For Rails versions <=7.0, we must use Common Table Expressions as raw SQL. Here’s an elementary example:

sql = <<-SQL.squish
  WITH not_in_team AS (
    SELECT users.id FROM users
    WHERE team_id IS NULL
  )
  SELECT * FROM users
  WHERE id NOT IN(SELECT * FROM not_in_team)
SQL

result = User.find_by_sql(sql)
# User Load (4.6ms)  WITH not_in_team AS ( SELECT users.id FROM users WHERE team_id IS NULL ) SELECT * FROM users WHERE id NOT IN(SELECT * FROM not_in_team)

The SQL isn’t important here…what is essential is that we have to construct a query using raw SQL. Writing a query in SQL is a problem for a couple of reasons:

  • If we were using values provided by a user, we’d have to escape them manually.
  • We leave ourselves open to N+1 queries.

Let’s look into the N+1 issue. If we wanted to iterate over the users and print out all of the names of the teams that they’re in, we might do something like this:

result.map { _1.team.name }.join(', ')
# Team Load (1.1ms)  SELECT "teams".* FROM "teams" WHERE "teams"."id" = $1 LIMIT $2  [["id", 1], ["LIMIT", 1]]
# Team Load (0.4ms)  SELECT "teams".* FROM "teams" WHERE "teams"."id" = $1 LIMIT $2  [["id", 1], ["LIMIT", 1]]
# Team Load (0.3ms)  SELECT "teams".* FROM "teams" WHERE "teams"."id" = $1 LIMIT $2  [["id", 2], ["LIMIT", 1]]
# Team Load (0.3ms)  SELECT "teams".* FROM "teams" WHERE "teams"."id" = $1 LIMIT $2  [["id", 2], ["LIMIT", 1]]
# => "A Team, A Team, B Team, B Team"

The code above would give the desired result, but for each user, it would perform an SQL query which could be more efficient. Usually, when writing an ActiveRecord query, we’d use preload, which would preload the teams association, thereby reducing the number of database calls from N+1 to 2. We can’t do that with raw SQL.

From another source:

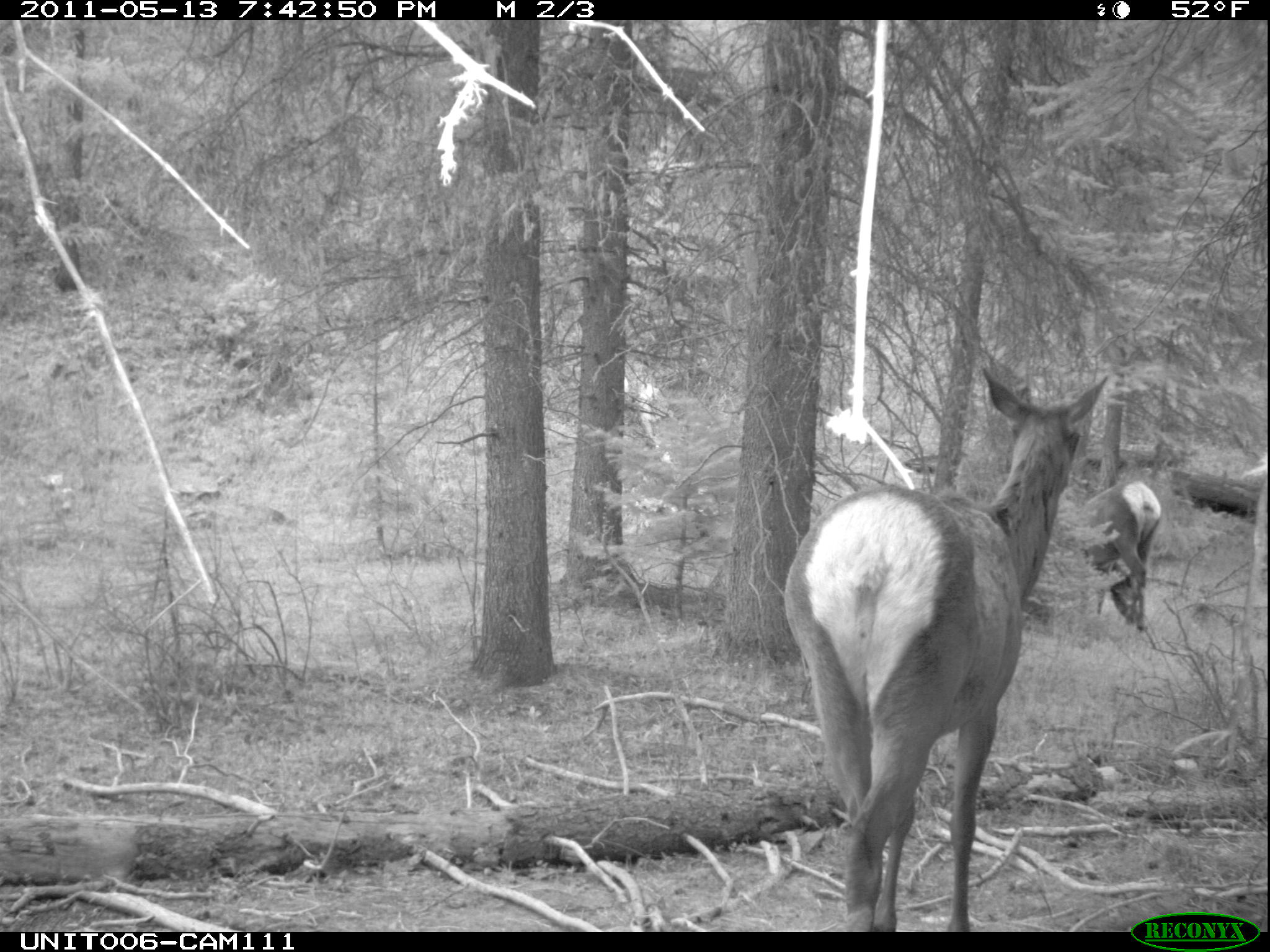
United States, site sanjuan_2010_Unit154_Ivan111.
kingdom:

There is a workaround — we can call the preloader directly:

ActiveRecord::Associations::Preloader.new(records: result, associations: [:team]).call
# Team Load (0.8ms)  SELECT "teams".* FROM "teams" WHERE "teams"."id" IN ($1, $2)  [["id", 1], ["id", 2]]

result.map { _1.team.name }.join(', ')
# => "A Team, A Team, B Team, B Team"

Manually calling the preloader solves the N+1 issue. It feels a little hacky, but it works.

Luckily, Rails 7.1 will make this easier — in it, we can use ActiveRecord to define Common Table Expressions, which means we can also use preload.

result = User.with(not_in_team: User.where(team_id: nil).select(:id))
             .where('users.id NOT IN(SELECT * FROM not_in_team)')
             .preload(:team)

# User Load (0.7ms)  WITH "not_in_team" AS (SELECT "users"."id" FROM "users" WHERE "users"."team_id" IS NULL) SELECT "users".* FROM "users" WHERE (users.id NOT IN(SELECT * FROM not_in_team))
# Team Load (0.5ms)  SELECT "teams".* FROM "teams" WHERE "teams"."id" IN ($1, $2)  [["id", 1], ["id", 2]]

result.map { _1.team.name }.join(', ')
# => "A Team, A Team, B Team, B Team"

We define the CTE using the with method; we can then use it in the where condition as we did with the raw SQL.

Notice that we can then use preload. Much cleaner, and no N+1!

This is a really simplified example to give a bare bone demonstration of what’s coming. There is a much more detailed discussion in the PR that added the functionality with more realistic examples if you’d like to dig a little deeper.